• **Your goal**:
From the line that has "How far from the" down to the final line of the listing below, transcribe every line exactly, and only those.

Items from a dataset
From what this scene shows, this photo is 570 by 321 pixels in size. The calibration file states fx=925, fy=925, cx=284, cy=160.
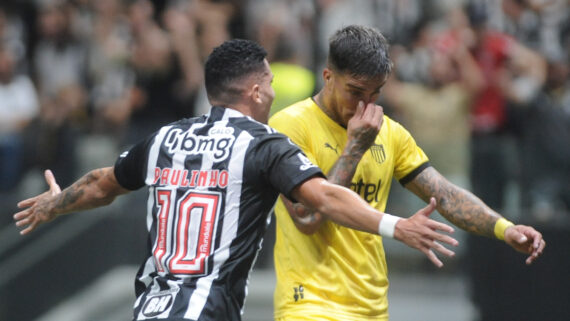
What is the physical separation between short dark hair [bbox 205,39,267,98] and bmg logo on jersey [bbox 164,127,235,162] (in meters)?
0.30

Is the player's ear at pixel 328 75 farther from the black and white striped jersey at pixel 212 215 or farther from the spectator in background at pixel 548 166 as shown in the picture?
the spectator in background at pixel 548 166

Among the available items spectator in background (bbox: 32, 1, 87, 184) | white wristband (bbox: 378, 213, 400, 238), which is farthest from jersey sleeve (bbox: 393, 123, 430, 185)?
spectator in background (bbox: 32, 1, 87, 184)

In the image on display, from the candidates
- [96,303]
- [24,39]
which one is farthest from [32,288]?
[24,39]

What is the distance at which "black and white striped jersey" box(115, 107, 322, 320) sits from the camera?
4.64 m

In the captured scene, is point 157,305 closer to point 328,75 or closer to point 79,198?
point 79,198

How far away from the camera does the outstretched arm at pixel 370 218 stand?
421 centimetres

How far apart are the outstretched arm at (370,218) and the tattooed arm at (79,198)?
52.9 inches

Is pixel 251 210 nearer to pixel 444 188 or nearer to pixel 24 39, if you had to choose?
pixel 444 188

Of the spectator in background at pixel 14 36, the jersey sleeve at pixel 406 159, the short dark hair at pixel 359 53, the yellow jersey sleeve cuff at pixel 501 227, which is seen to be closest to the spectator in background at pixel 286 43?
the spectator in background at pixel 14 36

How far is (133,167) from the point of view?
5102 millimetres

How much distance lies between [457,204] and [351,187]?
2.18ft

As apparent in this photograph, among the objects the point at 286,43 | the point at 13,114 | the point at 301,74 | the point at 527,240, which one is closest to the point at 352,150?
the point at 527,240

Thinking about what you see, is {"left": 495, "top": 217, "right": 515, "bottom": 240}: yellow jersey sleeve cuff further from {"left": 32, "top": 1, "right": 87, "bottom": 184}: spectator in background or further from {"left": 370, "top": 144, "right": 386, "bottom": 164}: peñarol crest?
{"left": 32, "top": 1, "right": 87, "bottom": 184}: spectator in background

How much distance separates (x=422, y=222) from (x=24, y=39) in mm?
11160
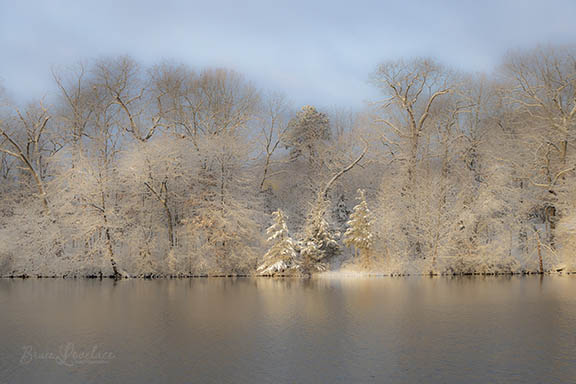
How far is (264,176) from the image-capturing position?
3972 cm

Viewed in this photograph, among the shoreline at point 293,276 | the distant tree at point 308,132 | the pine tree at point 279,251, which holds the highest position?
the distant tree at point 308,132

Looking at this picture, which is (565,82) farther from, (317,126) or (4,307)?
(4,307)

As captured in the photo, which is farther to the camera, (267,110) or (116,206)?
(267,110)

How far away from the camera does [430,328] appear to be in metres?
13.3

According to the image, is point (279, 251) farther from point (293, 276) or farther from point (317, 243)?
point (317, 243)

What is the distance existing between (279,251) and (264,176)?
1128 centimetres

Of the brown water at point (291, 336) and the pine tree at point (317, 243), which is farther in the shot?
the pine tree at point (317, 243)

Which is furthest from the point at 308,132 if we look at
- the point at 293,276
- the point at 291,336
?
the point at 291,336

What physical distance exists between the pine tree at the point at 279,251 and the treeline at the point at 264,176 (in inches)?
3.7

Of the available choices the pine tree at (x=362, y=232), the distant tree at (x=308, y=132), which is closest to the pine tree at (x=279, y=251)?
the pine tree at (x=362, y=232)

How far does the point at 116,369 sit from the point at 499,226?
2754cm

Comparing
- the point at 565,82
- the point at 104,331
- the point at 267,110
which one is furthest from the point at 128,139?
the point at 565,82

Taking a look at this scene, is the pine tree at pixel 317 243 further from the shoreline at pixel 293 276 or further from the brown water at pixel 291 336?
the brown water at pixel 291 336

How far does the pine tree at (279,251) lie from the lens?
29.5 metres
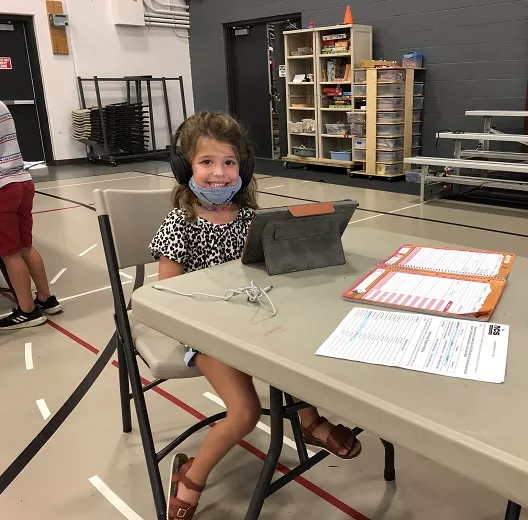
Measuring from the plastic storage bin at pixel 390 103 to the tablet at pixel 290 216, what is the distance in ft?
17.6

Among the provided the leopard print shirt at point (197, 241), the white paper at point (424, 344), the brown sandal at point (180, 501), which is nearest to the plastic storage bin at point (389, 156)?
the leopard print shirt at point (197, 241)

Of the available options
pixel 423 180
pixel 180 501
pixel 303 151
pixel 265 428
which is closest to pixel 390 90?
pixel 423 180

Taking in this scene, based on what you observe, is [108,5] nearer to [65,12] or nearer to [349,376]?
[65,12]

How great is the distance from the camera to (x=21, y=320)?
2.84 meters

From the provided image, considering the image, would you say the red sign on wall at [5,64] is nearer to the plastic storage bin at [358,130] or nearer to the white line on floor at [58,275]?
the plastic storage bin at [358,130]

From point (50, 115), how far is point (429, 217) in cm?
639

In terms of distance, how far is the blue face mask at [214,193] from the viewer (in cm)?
157

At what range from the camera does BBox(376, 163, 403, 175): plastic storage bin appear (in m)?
6.57

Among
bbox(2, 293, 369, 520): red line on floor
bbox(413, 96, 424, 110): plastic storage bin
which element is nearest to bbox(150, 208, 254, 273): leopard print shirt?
bbox(2, 293, 369, 520): red line on floor

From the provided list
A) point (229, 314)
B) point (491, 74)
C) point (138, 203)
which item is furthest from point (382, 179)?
point (229, 314)

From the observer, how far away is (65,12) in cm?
837

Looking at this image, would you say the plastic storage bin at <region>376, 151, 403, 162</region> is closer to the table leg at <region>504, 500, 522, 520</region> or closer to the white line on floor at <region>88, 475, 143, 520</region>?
the white line on floor at <region>88, 475, 143, 520</region>

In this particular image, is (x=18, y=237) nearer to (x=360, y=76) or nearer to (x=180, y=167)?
(x=180, y=167)

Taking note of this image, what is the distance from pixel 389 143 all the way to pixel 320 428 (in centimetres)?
542
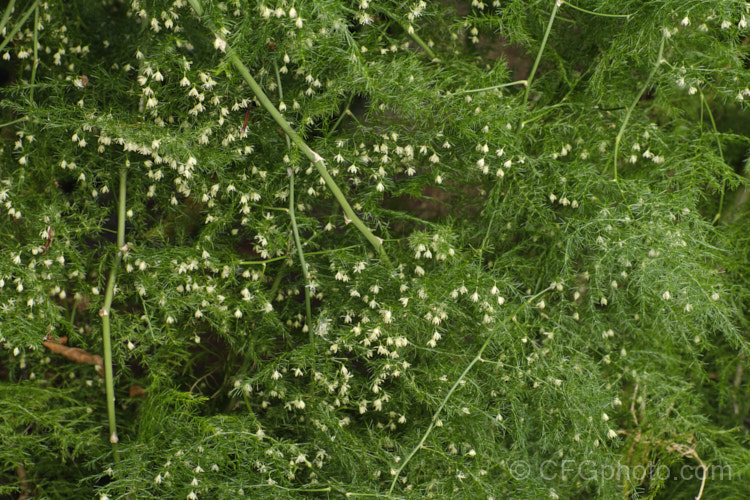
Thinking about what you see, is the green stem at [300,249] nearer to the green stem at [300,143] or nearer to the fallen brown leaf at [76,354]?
the green stem at [300,143]

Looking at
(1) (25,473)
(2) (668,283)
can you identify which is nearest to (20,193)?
(1) (25,473)

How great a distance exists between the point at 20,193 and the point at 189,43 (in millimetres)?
793

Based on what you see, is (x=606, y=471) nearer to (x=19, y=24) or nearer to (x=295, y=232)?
(x=295, y=232)

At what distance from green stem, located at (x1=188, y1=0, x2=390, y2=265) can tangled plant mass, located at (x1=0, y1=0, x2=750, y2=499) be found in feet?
0.04

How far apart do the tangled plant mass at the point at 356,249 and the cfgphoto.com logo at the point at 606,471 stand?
13 millimetres

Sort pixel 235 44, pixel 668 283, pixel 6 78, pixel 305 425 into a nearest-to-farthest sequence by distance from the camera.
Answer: pixel 235 44
pixel 668 283
pixel 305 425
pixel 6 78

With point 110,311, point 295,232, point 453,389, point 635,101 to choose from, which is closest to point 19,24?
point 110,311

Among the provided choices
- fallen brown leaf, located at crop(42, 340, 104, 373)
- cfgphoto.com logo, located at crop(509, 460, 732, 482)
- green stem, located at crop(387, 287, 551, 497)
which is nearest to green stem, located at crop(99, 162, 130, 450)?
fallen brown leaf, located at crop(42, 340, 104, 373)

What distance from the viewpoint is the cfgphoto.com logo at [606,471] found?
1.99 metres

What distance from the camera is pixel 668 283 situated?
183 cm

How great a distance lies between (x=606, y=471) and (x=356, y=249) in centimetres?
116

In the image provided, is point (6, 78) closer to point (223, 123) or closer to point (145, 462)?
point (223, 123)

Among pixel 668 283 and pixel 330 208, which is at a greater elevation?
pixel 330 208

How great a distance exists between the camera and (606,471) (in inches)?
80.4
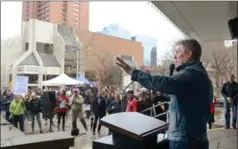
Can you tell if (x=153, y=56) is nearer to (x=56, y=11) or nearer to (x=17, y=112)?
(x=56, y=11)

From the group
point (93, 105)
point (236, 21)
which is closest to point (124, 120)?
point (93, 105)

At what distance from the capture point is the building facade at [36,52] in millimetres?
2781

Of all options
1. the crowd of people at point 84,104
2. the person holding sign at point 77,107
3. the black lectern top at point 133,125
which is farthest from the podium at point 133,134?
the person holding sign at point 77,107

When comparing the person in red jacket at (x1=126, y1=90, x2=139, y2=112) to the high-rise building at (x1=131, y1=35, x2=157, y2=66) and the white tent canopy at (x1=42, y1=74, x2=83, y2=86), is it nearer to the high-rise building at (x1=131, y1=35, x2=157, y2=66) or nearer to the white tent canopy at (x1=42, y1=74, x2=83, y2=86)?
the high-rise building at (x1=131, y1=35, x2=157, y2=66)

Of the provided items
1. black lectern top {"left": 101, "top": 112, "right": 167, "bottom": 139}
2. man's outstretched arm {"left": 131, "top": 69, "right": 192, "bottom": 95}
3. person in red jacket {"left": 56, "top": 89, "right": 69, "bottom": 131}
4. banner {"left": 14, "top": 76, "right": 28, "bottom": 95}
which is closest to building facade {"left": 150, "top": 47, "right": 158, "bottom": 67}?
person in red jacket {"left": 56, "top": 89, "right": 69, "bottom": 131}

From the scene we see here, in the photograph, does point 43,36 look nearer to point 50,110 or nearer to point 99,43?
point 99,43

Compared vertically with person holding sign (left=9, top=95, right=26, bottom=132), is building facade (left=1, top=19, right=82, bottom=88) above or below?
above

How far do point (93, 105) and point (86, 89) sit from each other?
821 mm

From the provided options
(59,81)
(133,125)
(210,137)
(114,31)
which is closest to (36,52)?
(59,81)

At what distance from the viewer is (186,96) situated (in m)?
0.97

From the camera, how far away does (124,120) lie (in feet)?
3.99

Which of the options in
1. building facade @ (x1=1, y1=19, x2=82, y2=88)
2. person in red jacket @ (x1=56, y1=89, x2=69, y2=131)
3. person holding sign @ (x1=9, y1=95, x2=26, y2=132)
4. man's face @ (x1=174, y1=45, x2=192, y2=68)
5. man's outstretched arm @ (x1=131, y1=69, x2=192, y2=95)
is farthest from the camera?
person holding sign @ (x1=9, y1=95, x2=26, y2=132)

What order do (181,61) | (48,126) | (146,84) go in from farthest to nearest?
(48,126)
(181,61)
(146,84)

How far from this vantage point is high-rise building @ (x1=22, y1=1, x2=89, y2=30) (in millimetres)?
2811
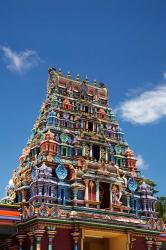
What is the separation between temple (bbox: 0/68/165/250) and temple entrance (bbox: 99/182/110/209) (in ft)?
0.27

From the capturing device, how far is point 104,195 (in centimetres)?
3244

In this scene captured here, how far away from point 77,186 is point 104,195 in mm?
3095

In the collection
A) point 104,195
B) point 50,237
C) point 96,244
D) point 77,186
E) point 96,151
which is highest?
point 96,151

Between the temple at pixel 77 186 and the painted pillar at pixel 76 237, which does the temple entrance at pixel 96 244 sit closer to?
the temple at pixel 77 186

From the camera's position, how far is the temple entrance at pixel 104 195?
105 feet

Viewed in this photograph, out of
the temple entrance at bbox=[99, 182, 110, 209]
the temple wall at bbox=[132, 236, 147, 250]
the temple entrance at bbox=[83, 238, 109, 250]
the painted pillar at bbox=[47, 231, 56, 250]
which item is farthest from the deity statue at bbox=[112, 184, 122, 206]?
the painted pillar at bbox=[47, 231, 56, 250]

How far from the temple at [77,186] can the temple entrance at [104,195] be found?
0.08 m

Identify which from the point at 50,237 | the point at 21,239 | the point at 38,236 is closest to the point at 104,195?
the point at 50,237

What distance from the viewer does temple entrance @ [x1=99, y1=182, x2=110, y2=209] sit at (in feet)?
105

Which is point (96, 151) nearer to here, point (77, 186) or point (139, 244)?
point (77, 186)

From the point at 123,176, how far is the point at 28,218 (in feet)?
35.7

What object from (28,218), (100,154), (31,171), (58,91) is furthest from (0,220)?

• **Exercise answer**:
How far from the temple at [77,186] can the temple entrance at [104,195] be found?
0.08 m

Identify which from the point at 50,237 | the point at 21,239 | the point at 38,236 is closest to the point at 104,195?
the point at 50,237

What distance from the viewer does temple entrance @ [x1=99, y1=182, x2=110, y2=209] sit at (in feet)?
105

Which is point (96, 151) nearer to here, point (77, 186) or point (139, 244)?
point (77, 186)

From the point at 123,176, how far is the point at 28,218 (in feet)?
35.7

What object from (28,218), (100,154), (31,171), (58,91) is furthest from (0,220)?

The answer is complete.